• **Исходный текст**:
########

На выставке в Истре представлены четыре портрета первой жены художника и его главной музы – Беллы, скончавшейся от острой инфекции в Нью-Йорке в 1944 году. Полотно, на котором она держит в руках гвоздику, принадлежит семье художника. Внучка Шагала Белла Мейер обращает внимание, что цветок – символ Франции, страны, где тогда жил художник: в разное время гвоздику делали своей эмблемой как короли, так и революционеры. Вместе с тем взгляд женщины, полный тоски, обращен не на зрителя, а куда-то вдаль: «Мы еще маленькими девочками были уверены, что на этой картине бабушка вспоминает свой дом в России», говорит Мейер.
В 1931 году Шагал с семьей едет в Палестину, чтобы увидеть Иерусалим. С детства он видел его только на картинках. Кроме того, известный торговец искусством Амбруаз Воллар заказывает художнику иллюстрации к Библии. Здесь с Шагалом случилось то, что в психологии называют «синдромом Стендаля»: его переполняют эмоции, захватывает неописуемый восторг. «В этих узких улочках, где бегают козы, снуют арабы, а евреи бредут к стене плача, я почувствовал, что еще недавно по этим камням ходил Христос», – писал он. Под впечатлением от местной природы он пишет пейзажи, а в его палитре появляются новые краски, словно излучающие свет земли обетованной. Пожалуй, это был самый яркий с точки зрения цвета период мастера. Символично, что новая выставка Шагала открылась именно в Новом Иерусалиме – тезке израильского города, который когда-то перевернул мир художника.
При рождении Марку было дано имя Моисей (псевдоним появился у него после учебы в Париже), так что библейская история о том, как пророк увел свой народ из Египта, была ему особенно близка. Эти работы – офорты, то есть гравюры на металле, выполненные сухой иглой. Одна из особенностей техники, требующей невероятного мастерства и кропотливости, заключается в том, что художник может делать пробные оттиски и, в случае необходимости, вносить исправления до бесконечности. На полях видны карандашные заметки Шагала уже на французском языке, помогающие оценить его одержимость работой и склонность к перфекционизму.

########

• **Задание**:
Продолжите исходный текст о выставке Шагала в Истре, начав сразу после его последнего предложения.

• **Предоставленные материалы**:

########

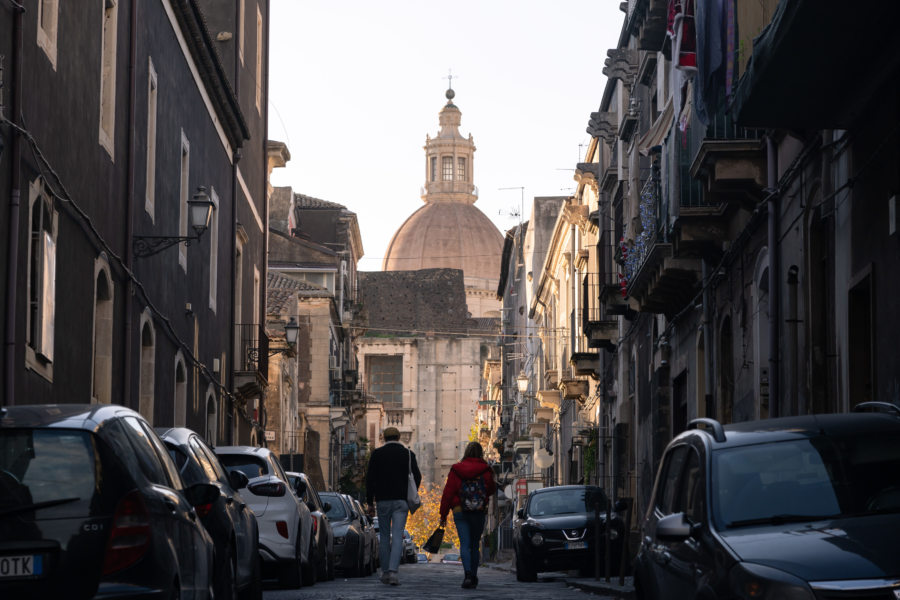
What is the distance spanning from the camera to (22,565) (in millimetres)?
7324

########

• **Ответ**:
Для украшения общественных зданий и частных коллекций Шагал создал 40 гобеленов, и верным союзником в этом деле ему стала мастер Иветт Кокий-Принс, с которой он подружился настолько, что называл ее своей «духовной дочерью». Восхищение было взаимным: по словам Иветт, у них сложился идеальный творческий дуэт. Она сравнивала себя с дирижером, а работы Шагала – с музыкой, которую должна была воплотить в жизнь. Вторая жена художника Валентина Бродская очень ревновала супруга к Кокий-Принс и потому разлучила их. Иветт, правда, без работы не осталась: к ней обратился другой известный художник Макс Эрнст.
В 1950-х успешно освоив гравюру и попробовав себя в роли сценографа, Шагал продолжает открывать для себя новые техники: скульптуру, керамику, мозаику. «Двенадцать колен израилевых» – эскизы к витражам синагоги медицинского центра Хадасса в Иерусалиме. Эти работы привезли из Музея Марка Шагала в Витебске, который первый раз участвует в культурном обмене с российскими коллегами. Из-за требований к экспонированию графики и требований реставраторов в выставках они могут участвовать не более 3-4 месяцев, так что поторопитесь.